El titular de la noticia es inequívoco. Y expresa una idea de la que, tanto por lecturas como por mi propia experiencia personal y profesional, estoy cada vez más convencido: los valores deben regir inexcusablemente tanto el comportamiento individual como el funcionamiento de las organizaciones.
En este caso es Dov Seidman, uno de los expertos en "management" más populares del momento, el que afirma que son los valores lo que realmente diferencia una organización de otra. Aquellas empresas que no lo vean así y se muevan exclusivamente en función de su cuenta de resultados están abocadas al fracaso.
Habla Seidman de "compromiso", de "confianza", de "empleados que no estén sometidos a una obediencia ciega sino que cuenten con autonomía, que no sólo se sientan motivados sino inspirados por los valores y la misión de la empresa. Y para ello hay que conectar con sus valores, creencias y su fidelidad". En resumen, una cultura empresarial que podríamos calificar de "humanista". Este es, parece ser, el gran descubrimiento que acaban de hacer los "gurús" y las escuelas de negocios: las empresas se relacionan con personas y a las personas conviene tratarlas como tales, humanamente.
Dov Seidman: “En los valores reside la verdadera ventaja competitiva”
Para los expertos de las escuelas de gerencia puede ser toda una novedad pero para los filósofos, no. Lo vienen diciendo desde hace más de 2000 años. No sólo los occidentales sino, también, los de las otras dos grandes tradiciones filosóficas: indios y chinos. Los principios de respeto por uno mismo y por los demás, la coherencia, la integridad, la ecuanimidad, el altruísmo, la sincera preocupación por todo lo humano, son ideas que aparecen constantemente en la mayoría de las grandes corrientes de pensamiento. "El fin no justifica los medios" o el "trata a los demás como un fin, no como un medio", de Kant, son dos máximas filosóficas, de entre muchas, que se me ocurren ahora mismo para expresar este idea.
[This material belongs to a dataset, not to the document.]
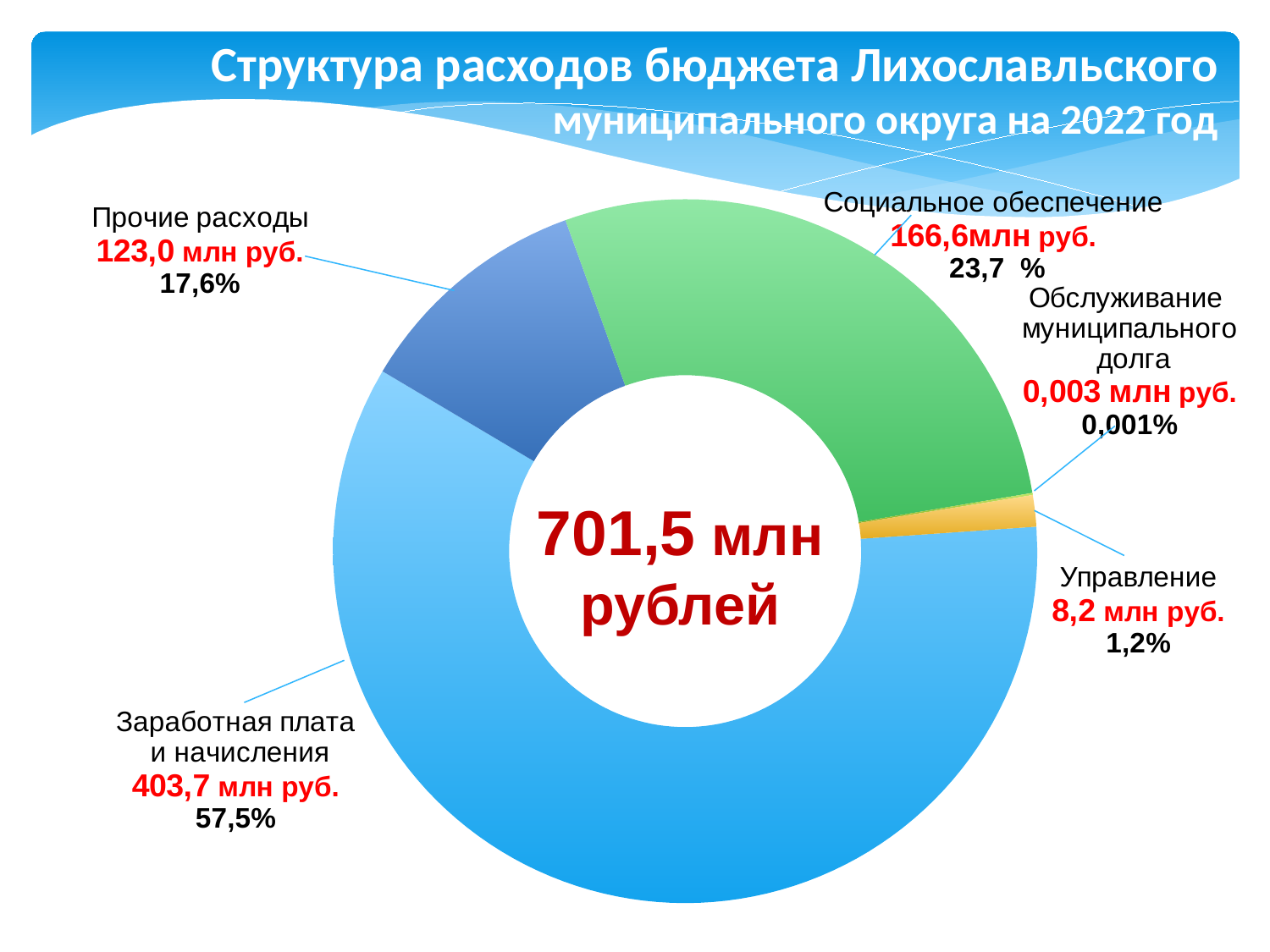
Какова сумма расходов на заработную плату и начисления? 403,7 млн руб. На сколько млн руб. расходы на социальное обеспечение больше прочих расходов? 43,6 млн руб. Какова общая сумма расходов бюджета, указанная в центре диаграммы? 701,5 млн рублей Какова сумма расходов на обслуживание муниципального долга? 0,003 млн руб. Какую долю расходов бюджета составляет социальное обеспечение? 23,7 % Какова сумма расходов на управление? 8,2 млн руб. Какую долю составляют прочие расходы? 17,6% Сколько категорий расходов показано на диаграмме? 5 Какой тип диаграммы показан на слайде? кольцевая (круговая) диаграмма Какая категория расходов является наименьшей? Обслуживание муниципального долга Какая категория расходов является наибольшей? Заработная плата и начисления Что больше: расходы на управление или прочие расходы? Прочие расходы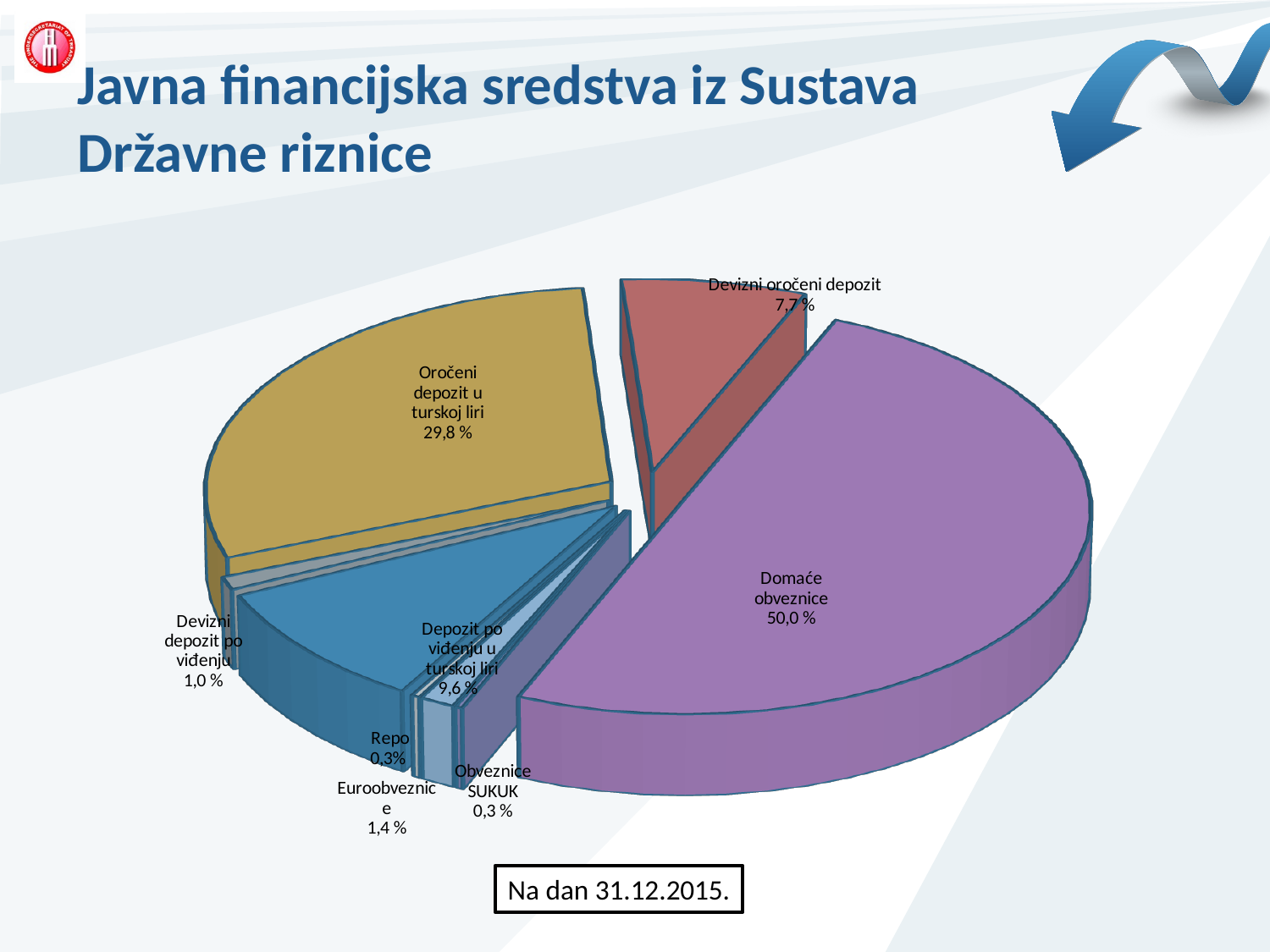
What kind of chart is shown on the slide? pie chart Which is larger, the share of Devizni oročeni depozit or the share of Depozit po viđenju u turskoj liri? Depozit po viđenju u turskoj liri Which category has the largest slice of the pie? Domaće obveznice What is the value shown for Euroobveznice? 1,4 % How many slices does the pie chart have? 8 What is the value shown for Depozit po viđenju u turskoj liri? 9,6 % What share of the pie does Domaće obveznice hold? 50,0 % What is the value shown for Devizni oročeni depozit? 7,7 % What is the value shown for Devizni depozit po viđenju? 1,0 % What is the difference between the shares of Domaće obveznice and Oročeni depozit u turskoj liri? 20,2 % What date is given in the box below the chart? 31.12.2015. What is the value shown for Oročeni depozit u turskoj liri? 29,8 %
Lo importante es que tengamos presente que la actividad económica, la actividad empresarial, son actividades humanas en la que intervienen y que afectan a seres humanos y en las que, por tanto, estos, los seres humanos, sus necesidades y aspiraciones, deben ser el centro. Una verdad de perogrullo pero que, me da la impresión, parece que no acaba de calar entre los directivos españoles, especialmente entre los de la banca. Será, quizá, porque sus interminables jornadas de trabajo "autoimpuestas" apenas les dejan tiempo para reflexionar. Una lástima. Les animo a que, de vez en cuando, hagan un alto, cojan un clásico de filosofía y le echen un vistazo. Con un poco de suerte, descubrirán que no todo vale en nombre de la cuenta de resultados. Si esto ocurriese, si tuviésemos la fortuna de que hiciesen ese "descubrimiento", seguro que a todos nos iría mejor.